-- The data --
»»
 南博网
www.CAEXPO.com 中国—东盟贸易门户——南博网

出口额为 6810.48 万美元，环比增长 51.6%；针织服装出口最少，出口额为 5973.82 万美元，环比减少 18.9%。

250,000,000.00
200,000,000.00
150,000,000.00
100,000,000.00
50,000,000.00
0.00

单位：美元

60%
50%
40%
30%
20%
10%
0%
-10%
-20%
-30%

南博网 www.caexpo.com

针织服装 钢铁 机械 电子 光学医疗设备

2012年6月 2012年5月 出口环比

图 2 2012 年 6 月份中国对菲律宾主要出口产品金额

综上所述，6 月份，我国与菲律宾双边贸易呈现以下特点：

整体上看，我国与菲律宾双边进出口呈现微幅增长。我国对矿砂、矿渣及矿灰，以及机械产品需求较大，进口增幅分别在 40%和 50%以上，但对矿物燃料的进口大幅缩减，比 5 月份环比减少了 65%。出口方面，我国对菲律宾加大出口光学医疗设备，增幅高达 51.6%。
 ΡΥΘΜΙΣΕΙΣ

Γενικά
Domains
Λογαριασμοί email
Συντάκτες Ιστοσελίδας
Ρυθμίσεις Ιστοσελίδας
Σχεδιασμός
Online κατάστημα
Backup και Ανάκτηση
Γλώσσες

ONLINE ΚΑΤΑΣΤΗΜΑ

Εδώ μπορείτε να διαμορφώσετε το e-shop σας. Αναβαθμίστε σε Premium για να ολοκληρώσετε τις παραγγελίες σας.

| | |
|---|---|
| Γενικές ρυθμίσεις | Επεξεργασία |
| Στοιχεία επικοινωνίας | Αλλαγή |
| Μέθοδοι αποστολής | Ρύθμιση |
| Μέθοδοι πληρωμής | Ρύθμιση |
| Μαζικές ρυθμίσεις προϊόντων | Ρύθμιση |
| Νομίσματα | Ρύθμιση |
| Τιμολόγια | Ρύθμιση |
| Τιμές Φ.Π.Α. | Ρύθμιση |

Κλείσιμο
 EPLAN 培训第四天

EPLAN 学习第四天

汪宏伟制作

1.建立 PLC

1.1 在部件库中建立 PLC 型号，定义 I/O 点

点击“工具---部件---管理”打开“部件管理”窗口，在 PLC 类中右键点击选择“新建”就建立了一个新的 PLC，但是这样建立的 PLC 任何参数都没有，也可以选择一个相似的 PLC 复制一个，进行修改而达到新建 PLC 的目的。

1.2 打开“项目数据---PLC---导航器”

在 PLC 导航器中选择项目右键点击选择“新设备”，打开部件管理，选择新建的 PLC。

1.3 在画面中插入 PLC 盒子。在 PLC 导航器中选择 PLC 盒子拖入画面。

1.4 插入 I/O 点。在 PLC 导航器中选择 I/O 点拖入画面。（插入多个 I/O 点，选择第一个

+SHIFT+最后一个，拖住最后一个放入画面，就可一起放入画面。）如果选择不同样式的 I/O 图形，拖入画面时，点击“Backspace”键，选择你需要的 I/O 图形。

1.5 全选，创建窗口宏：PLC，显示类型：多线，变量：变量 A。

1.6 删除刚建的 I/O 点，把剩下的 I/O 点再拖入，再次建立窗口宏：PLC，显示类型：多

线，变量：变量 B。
««
-- Exercise goal --
Print exactly the lines above, between the one holding "南博网 www.caexpo.com" and the one holding "Ρυθμίσεις Ιστοσελίδας", inclusive, and nothing besides.

-- Exercise answer --
南博网 www.caexpo.com

针织服装 钢铁 机械 电子 光学医疗设备

2012年6月 2012年5月 出口环比

图 2 2012 年 6 月份中国对菲律宾主要出口产品金额

综上所述，6 月份，我国与菲律宾双边贸易呈现以下特点：

整体上看，我国与菲律宾双边进出口呈现微幅增长。我国对矿砂、矿渣及矿灰，以及机械产品需求较大，进口增幅分别在 40%和 50%以上，但对矿物燃料的进口大幅缩减，比 5 月份环比减少了 65%。出口方面，我国对菲律宾加大出口光学医疗设备，增幅高达 51.6%。
 ΡΥΘΜΙΣΕΙΣ

Γενικά
Domains
Λογαριασμοί email
Συντάκτες Ιστοσελίδας
Ρυθμίσεις Ιστοσελίδας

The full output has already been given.